One of the world's most iconic buildings is the subject of a court fight this week over a possible initial public offering.
Minority owners of New York's Empire State Building want a state judge to block a proposal that would roll the skyscraper and 17 other Manhattan buildings into a common ownership group known as a real estate investment trust, or REIT.
The 82-year old Empire State was the tallest in the world from its opening until the completion of the World Trade Center in 1973. It has played a central part in numerous movies, including "King Kong," "An Affair to Remember" and "Sleepless in Seattle."
The proposal by the controlling shareholders, the Malkin Group, needs the support of 80% of the ownership group in order to proceed with the REIT and a subsequent planned IPO. So far, support for the proposal is a bit short, at about 75%. But the vote is still open and only about 12% have voted against the proposal, according to Malkin's most recent filing with Securities and Exchange Commission.
New York State Judge Peter Sherwood heard arguments in one of the legal challenges in the case Monday and is set to hear more arguments on Thursday.
Opponents who filed suit to block the plan say the deal's structure benefits Malkin and the estate of real estate magnate Harry Helmsley more than other shareholders.

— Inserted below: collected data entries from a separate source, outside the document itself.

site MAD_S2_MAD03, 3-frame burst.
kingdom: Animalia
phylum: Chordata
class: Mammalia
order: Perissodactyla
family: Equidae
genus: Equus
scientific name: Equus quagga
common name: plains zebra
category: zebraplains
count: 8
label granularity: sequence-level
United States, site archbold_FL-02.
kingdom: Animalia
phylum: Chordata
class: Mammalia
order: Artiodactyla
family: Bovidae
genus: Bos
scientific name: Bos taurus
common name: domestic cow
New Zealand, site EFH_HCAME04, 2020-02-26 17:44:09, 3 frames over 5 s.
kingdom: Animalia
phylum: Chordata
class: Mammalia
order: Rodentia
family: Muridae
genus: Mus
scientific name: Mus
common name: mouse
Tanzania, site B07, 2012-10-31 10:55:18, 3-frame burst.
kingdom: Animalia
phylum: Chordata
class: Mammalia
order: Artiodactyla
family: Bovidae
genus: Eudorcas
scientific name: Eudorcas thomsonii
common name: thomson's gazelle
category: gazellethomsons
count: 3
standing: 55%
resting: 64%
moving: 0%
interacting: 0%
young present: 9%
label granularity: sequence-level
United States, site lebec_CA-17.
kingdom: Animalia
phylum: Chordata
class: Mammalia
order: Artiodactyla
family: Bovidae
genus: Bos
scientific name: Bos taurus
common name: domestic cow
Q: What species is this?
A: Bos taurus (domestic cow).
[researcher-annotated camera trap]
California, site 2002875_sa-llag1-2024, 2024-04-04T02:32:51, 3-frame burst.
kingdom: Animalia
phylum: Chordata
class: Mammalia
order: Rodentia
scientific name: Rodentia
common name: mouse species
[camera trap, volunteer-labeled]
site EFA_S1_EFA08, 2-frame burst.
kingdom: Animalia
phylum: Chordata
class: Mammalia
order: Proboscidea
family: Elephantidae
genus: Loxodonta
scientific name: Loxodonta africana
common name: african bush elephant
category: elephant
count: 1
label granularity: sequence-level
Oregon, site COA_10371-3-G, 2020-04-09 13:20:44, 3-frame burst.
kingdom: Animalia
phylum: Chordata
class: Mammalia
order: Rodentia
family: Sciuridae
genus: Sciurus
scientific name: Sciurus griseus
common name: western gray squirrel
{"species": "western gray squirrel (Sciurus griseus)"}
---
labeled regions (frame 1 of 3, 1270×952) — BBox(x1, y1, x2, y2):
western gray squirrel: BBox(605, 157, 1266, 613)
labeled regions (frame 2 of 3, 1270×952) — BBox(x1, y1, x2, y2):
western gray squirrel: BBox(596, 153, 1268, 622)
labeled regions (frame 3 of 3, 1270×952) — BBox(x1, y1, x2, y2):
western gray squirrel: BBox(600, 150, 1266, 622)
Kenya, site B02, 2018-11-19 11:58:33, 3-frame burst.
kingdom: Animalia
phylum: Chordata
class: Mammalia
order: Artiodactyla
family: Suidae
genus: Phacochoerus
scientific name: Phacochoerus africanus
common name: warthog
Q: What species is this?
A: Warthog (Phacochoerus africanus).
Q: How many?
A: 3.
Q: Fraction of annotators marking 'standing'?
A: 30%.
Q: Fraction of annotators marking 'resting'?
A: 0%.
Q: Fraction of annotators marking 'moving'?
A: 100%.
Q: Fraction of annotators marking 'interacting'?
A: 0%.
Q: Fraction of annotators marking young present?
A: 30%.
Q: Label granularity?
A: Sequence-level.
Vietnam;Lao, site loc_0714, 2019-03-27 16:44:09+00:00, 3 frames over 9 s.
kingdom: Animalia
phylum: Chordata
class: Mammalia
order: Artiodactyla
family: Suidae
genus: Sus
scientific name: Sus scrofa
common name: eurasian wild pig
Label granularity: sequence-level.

It would give Malkin control of up to 30% of the voting rights, and would name Malkin Group president Anthony Malkin as the CEO.
According to a Web site started by the opposition, leading critics of the deal include Andrew Penson, owner of New York's landmark Grand Central Terminal, and shareholders Richard Edelman and Steven Edelman.
Malkin Group argues that an IPO would provide all of the building's owners with a way to more easily buy and sell into the properties.
When the building was last sold in 1961 -- to Helmsley and partner Lawrence Wien -- there were 3,300 shares in the building priced at $10,000 per share. Numerous small shareholders bought one share or, in some cases, a half of a share.
Wien was Anthony Malkin's grandfather and the father-in-law of group chairman Peter Malkin.
Helmsley's widow, Leona, died in 2007, and her will ordered that her real estate holdings be sold and proceeds given to a charitable trust. The need to sell those holdings is one of the reasons the Malkin Group argues that the REIT is the best idea for all shareholders.
Each of the original 3,300 shares is now worth more than $300,000, according to Malkin's valuations on file. But the critics of the deal argue that the shares and the landmark building might be worth a great deal more, and that the other Malkin properties to be included in the REIT have been overvalued.
"This is a wonderful deal only if your name is Malkin or Helmsley," said Richard Edelman in a comment to reporters. He did not respond to a request for comment Monday.
The Malkins have responded with their own letter to owners charging that the Edelmans are engaged in a "nothing more than lies and deceptions."